Q: So, I am married with a baby girl on the way. I have a great relationship with my wife, except her lack of sexual interest in me had gotten out of hand. One could say, “She’s preggo” and of course she shouldn’t be bothered. But on the other hand, since we moved in together, over two years ago, our love life has exceedingly gone south, now plunging into many, many months of a “no end in sight” drought.
When we were courting, we were a long-distance affair. Every weekend we saw each other and things were great, satisfaction guaranteed. Now, I get angry knowing that since we’ve been married, we’ve done ‘the deed’ three times and not even on our wedding night. Of course I voice my opinion about this matter, but it seemingly goes unnoticed.

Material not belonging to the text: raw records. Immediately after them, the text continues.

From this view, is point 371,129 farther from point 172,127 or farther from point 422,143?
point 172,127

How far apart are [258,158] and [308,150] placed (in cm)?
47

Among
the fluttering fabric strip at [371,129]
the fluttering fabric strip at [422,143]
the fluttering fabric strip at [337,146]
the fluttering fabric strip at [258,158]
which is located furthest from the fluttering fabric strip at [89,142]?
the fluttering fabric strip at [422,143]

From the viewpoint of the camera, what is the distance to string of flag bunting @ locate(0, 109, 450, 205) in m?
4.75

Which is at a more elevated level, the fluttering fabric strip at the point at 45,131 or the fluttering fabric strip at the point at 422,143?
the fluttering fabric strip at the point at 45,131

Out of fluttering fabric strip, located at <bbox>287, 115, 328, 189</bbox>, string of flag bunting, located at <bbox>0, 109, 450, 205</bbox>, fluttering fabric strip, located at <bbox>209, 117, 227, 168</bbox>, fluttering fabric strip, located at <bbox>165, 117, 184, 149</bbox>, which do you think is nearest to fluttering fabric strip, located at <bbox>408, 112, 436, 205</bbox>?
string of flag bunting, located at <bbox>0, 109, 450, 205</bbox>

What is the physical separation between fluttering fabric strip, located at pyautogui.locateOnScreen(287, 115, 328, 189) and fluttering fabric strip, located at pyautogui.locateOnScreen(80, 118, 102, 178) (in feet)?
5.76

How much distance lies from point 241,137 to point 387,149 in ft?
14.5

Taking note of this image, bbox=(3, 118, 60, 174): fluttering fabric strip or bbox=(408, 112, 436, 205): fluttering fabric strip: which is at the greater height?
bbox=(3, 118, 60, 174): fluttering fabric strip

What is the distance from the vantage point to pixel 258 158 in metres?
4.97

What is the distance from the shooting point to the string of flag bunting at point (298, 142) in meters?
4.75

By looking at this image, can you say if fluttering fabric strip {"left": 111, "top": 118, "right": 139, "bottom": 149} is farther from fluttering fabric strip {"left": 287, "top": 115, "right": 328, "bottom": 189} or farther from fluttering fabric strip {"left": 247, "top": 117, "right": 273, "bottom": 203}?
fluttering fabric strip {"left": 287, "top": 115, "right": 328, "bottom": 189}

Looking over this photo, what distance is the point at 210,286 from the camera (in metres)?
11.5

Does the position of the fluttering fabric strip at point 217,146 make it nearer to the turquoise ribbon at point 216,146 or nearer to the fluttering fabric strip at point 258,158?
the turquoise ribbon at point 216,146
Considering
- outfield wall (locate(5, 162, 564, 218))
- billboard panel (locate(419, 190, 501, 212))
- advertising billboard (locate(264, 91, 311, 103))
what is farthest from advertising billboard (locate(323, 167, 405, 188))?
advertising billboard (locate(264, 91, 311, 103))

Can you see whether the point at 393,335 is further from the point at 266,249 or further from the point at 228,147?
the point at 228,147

I’m not really going to give her a lot of time in this. I’m not going to stay in a sexless marriage forever. Please give me some help. I don’t want to cheat but I’m not ugly and temptation is there!
– Hungry for Love
SCOTT: I often wonder why people who have troubled marriages choose to have children. The little blessing may be just that, but a baby’s not going to solve any problems in a relationship, especially where sex is concerned. If your wife’s desire for sex wasn’t high before, it’s certainly not going to increase with pregnancy! Where’s your head dude? Wait, don’t answer that.
Get your priorities in order. Start thinking about the baby you chose to bring into the world, stick with your wife through her pregnancy and don’t expect her sex drive to increase for quite a while. After the baby’s born try scheduling regular date nights to get your relationship back on track. Until then, when the occasion “arises,” get some porn.